Ein ElHilweh has been the scene of a large number of violent clashes and attacks over the decades. (Photo: AP)
Director of UNRWA Affairs in Lebanon, Dorothee Klaus, conducted her second visit to Ein El Hilweh, following the recent clashes that took place in the camp.
At UNRWA Health Centre II, Dr. Klaus met with the health staff, and heard from them about their working conditions, concerns, and challenges. Among these were issues related to the safety and security of UNRWA personnel, and procedures for evacuation during instances of armed clashes.
Dr. Klaus stressed that the security and safety of UNRWA staff and the camp's residents remains her utmost priority. She explained that she and her team are engaged in daily monitoring of the situation to ensure the fulfillment of this commitment.

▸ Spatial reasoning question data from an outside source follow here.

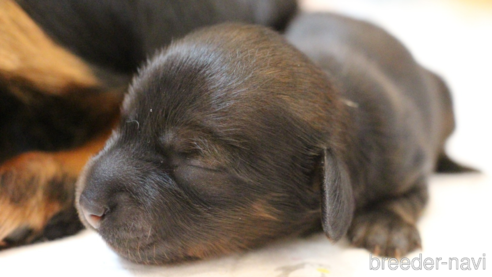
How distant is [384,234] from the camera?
5.58ft

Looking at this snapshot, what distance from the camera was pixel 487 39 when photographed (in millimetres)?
4418

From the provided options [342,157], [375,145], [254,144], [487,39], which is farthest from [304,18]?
[487,39]

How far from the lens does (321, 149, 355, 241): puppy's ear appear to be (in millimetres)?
1432

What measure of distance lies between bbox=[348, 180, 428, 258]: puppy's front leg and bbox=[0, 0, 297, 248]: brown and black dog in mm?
1005

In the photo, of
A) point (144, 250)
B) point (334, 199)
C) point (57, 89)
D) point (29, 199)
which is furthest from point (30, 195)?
point (334, 199)

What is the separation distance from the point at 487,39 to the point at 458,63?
62 cm

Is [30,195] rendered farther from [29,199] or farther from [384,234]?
[384,234]

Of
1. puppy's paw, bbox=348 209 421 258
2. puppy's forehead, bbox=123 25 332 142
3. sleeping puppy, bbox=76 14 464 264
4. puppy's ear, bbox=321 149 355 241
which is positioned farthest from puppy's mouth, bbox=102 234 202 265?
puppy's paw, bbox=348 209 421 258

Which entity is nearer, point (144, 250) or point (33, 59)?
point (144, 250)

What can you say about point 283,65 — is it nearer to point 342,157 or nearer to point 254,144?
point 254,144

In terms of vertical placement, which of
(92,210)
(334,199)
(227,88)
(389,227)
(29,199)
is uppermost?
(227,88)

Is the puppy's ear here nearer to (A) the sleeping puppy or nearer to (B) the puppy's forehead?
(A) the sleeping puppy

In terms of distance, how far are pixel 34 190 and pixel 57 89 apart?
0.39 meters

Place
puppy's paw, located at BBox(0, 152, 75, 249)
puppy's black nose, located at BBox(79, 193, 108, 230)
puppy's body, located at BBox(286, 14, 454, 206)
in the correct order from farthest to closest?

In the effort to enhance security and safety measures for UNRWA staff in Ein El Hilweh camp, the meeting concluded with an agreement to provide security and safety training for the staff, in addition to arranging transportation to and from the camp through the utilization of UNRWA buses.
"I greatly value the dedication of our staff to their roles, even in the face of challenges, as they serve the Palestine Refugee community. My team and I are committed to offering the support our staff needs during these difficult times," she said.
UNRWA provides services to nearly 50,000 Palestine Refugees in the Ein El Hilweh Camp
Like many other Palestinian refugee camps in Lebanon and neighbouring countries, Ein el-Hilweh was established in the aftermath of the 1948 Nakba, which means “catastrophe”.
The Nakba was the expulsion of at least 750,000 Palestinians from their homes, villages and towns by Zionist militias during the establishment of the Israeli state.
Ein el-Hilweh was originally established by the International Committee of the Red Cross, and most of its early inhabitants had been displaced from northern Palestinian coastal towns.
The refugee population in Ein el-Hilweh continued to grow after 2011 when Syria’s civil war broke out after Bashar al-Assad cracked down on anti-government protests. Millions of people were displaced, including Palestinian refugees who were residing in Syria. Many sought safety in Lebanon and resettled in the camp.